Hace mucho tiempo, cuando el mundo no era tan pequeño como ahora, vivía en un monasterio de Extremadura un muchacho. Los monjes lo encontraron, hacían 7 años ya, abandonado en su puerta, recién nacido, con un perro acostado a su lado que le daba calor.

Nuestra historia empieza cuando, poco después de cumplir 7 años, el mejor y único amigo del muchacho murió. Murió su perro, que le había hecho más compañía que los frailes durante toda su corta vida. Entonces el chico, que era muy listo para su edad, se preguntó que sentido tenía morir. ¿No habrá alguna forma en la Tierra de permanecer para siempre?

El niño fue a hablar con el monje bibliotecario, que era el más sabio del monasterio y el que le había enseñado a leer y a escribir. Este la contó la leyenda de la piedra filosofal, pero le dijo que era una tontería, y que según la fe que ellos profesaban, todos al morir vivirían eternamente junto a Dios.

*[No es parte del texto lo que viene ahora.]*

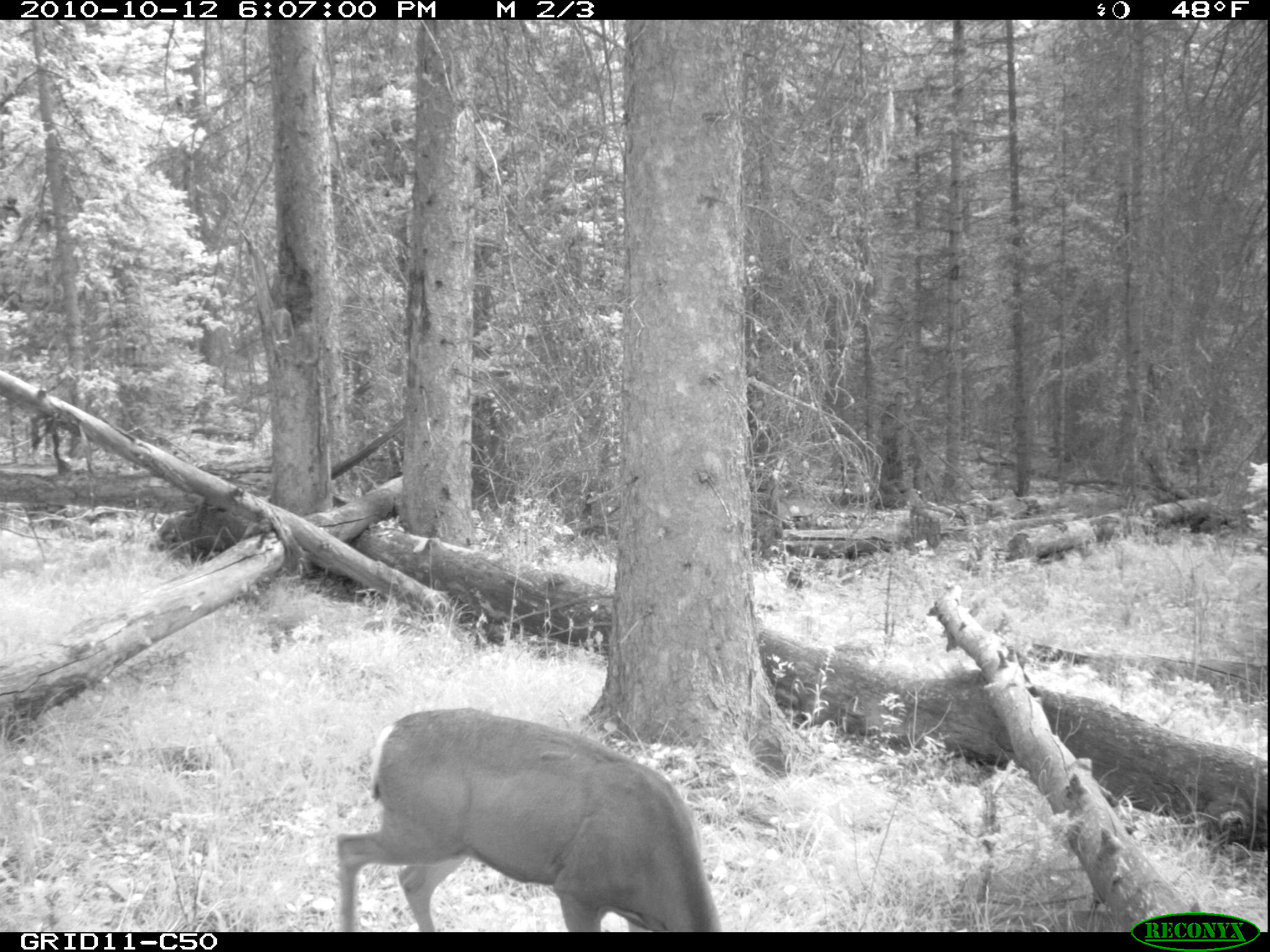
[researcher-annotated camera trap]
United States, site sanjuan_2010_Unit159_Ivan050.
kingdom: Animalia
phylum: Chordata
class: Mammalia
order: Artiodactyla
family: Cervidae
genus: Odocoileus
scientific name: Odocoileus hemionus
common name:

Pero al muchacho esta respuesta no le gustó mucho. ¿Cómo podía estar seguro de que al morir pasas a vivir eternamente con Dios, si no hay pruebas que lo demuestren? El chico creyó que tenía que haber otra forma. Y pasó los siguientes 5 años de su vida leyendo todos los libros de la biblioteca del monasterio. Allí aprendió que el mundo era muy grande, y que había muchas cosas que no sabía. Seguro que en alguna parte estaba la respuesta que buscaba.

Así que al cumplir 12 años dejó el convento. Y viajó. Viajó por todo el mundo, durante 77 años. Hasta que estuvo en todos los lugares del mundo. Aprendió todos los idiomas del mundo. Vió todas las cosas que existen en el mundo. Y también las que no existen. Y vió que no existía ninguna piedra filosofal.

Así que volvió a su monasterio. Encontró su primer hogar abandonado, ya no quedaba ni un monje, pero decidió quedarse allí. Y, durante los últimos años de su vida, escribió un libro. Escribió un libro sobre su viaje, sobre todos los lugares del mundo, sobre todas las cosas que existen y todas las cosas que no existen.

Y 10 años después terminó su libro. Y vió. Entendió. Comprendió que aunque el muriera, su libro seguiría allí siglos. Que la gente lo leería, lo copiaría, y lo transmitiría, quién sabe si eternamente. En cierto modo, había conseguido permanecer para siempre.

Y le llegó una segunda revelación, mucho más importante que la primera. No había estado en todas partes. No había visto todas las cosas que existen y que no existen. Aún le faltaba algo. Y sabía que era.

Entonces, apagó su candil y se acostó en su cama, en su fría habitación de su abandonado monasterio. Y, cerrando los ojos para siempre, emprendió su último viaje, al único lugar que le faltaba por ver. A conocer todo lo que no existe, y todo lo que existe también.